# another fun day



## heavysparky (Jun 2, 2009)

Was called out for only half the panel working. I figured it be an easy fix. NOT!!!

Who in the hell does this


----------



## HARRY304E (Sep 15, 2010)

heavysparky said:


> Was called out for only half the panel working. I figured it be an easy fix. NOT!!!
> 
> Who in the hell does this


People that have no resect for themselves .


----------



## papaotis (Jun 8, 2013)

thats a really old panel being used for a j-box?


----------



## heavysparky (Jun 2, 2009)

service conductors were spliced. they used the old 60 amp fuse box has a j box. to top it off they hid all of this behind a wall


----------



## MTW (Aug 28, 2013)

Those are some seriously ghetto properties you have to deal with.


----------



## MHElectric (Oct 14, 2011)

I feel your pain buddy. Ive spent quite a bit of time in run-down rentals myself, fixing crap that is way hacked up.

I hope your making a good paycheck dealing with that mess, I know its aggravating.


----------



## oldtimer (Jun 10, 2010)

harry304e said:


> people that have no respect for themselves .


 fify.


----------



## heavysparky (Jun 2, 2009)

MTW said:


> Those are some seriously ghetto properties you have to deal with.


 
my area is quickly becoming one big ghetto

I know the inspectors pretty well.
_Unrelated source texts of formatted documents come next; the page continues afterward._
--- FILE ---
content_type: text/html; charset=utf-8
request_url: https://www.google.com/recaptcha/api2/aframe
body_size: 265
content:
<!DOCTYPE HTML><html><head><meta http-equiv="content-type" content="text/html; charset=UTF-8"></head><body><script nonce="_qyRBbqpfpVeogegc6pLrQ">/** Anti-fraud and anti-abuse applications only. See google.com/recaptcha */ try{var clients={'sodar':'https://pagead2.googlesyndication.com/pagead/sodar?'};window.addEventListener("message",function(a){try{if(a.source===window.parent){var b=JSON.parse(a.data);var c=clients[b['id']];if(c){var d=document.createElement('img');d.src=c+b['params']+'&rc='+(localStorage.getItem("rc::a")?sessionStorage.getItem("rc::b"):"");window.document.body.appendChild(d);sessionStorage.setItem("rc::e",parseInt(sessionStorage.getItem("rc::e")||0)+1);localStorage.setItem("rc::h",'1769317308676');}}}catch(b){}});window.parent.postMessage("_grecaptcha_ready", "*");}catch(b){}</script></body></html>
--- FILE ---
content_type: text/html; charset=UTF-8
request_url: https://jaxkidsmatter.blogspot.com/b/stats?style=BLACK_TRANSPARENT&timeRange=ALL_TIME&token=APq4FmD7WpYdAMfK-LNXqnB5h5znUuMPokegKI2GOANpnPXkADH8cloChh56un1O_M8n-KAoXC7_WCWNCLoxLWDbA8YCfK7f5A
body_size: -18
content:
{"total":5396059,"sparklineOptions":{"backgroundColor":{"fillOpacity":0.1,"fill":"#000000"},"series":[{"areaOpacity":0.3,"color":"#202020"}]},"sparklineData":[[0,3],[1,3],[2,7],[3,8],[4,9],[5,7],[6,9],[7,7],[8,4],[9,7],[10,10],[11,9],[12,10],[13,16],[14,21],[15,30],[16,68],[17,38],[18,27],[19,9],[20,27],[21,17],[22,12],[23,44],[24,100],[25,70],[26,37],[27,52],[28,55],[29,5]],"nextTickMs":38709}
So I am wondering how this even passed for the reconnect


----------



## gnuuser (Jan 13, 2013)

you would be surprised at some of the crap ive seen when i first started out
i wish Id have taken pictures of them.
one old store we rewired had a large panel with the words main fuses painted on it
when we opened the panel it was just 2 terminal strips with home made fuses.
( copper strips with notches clipped in them)


----------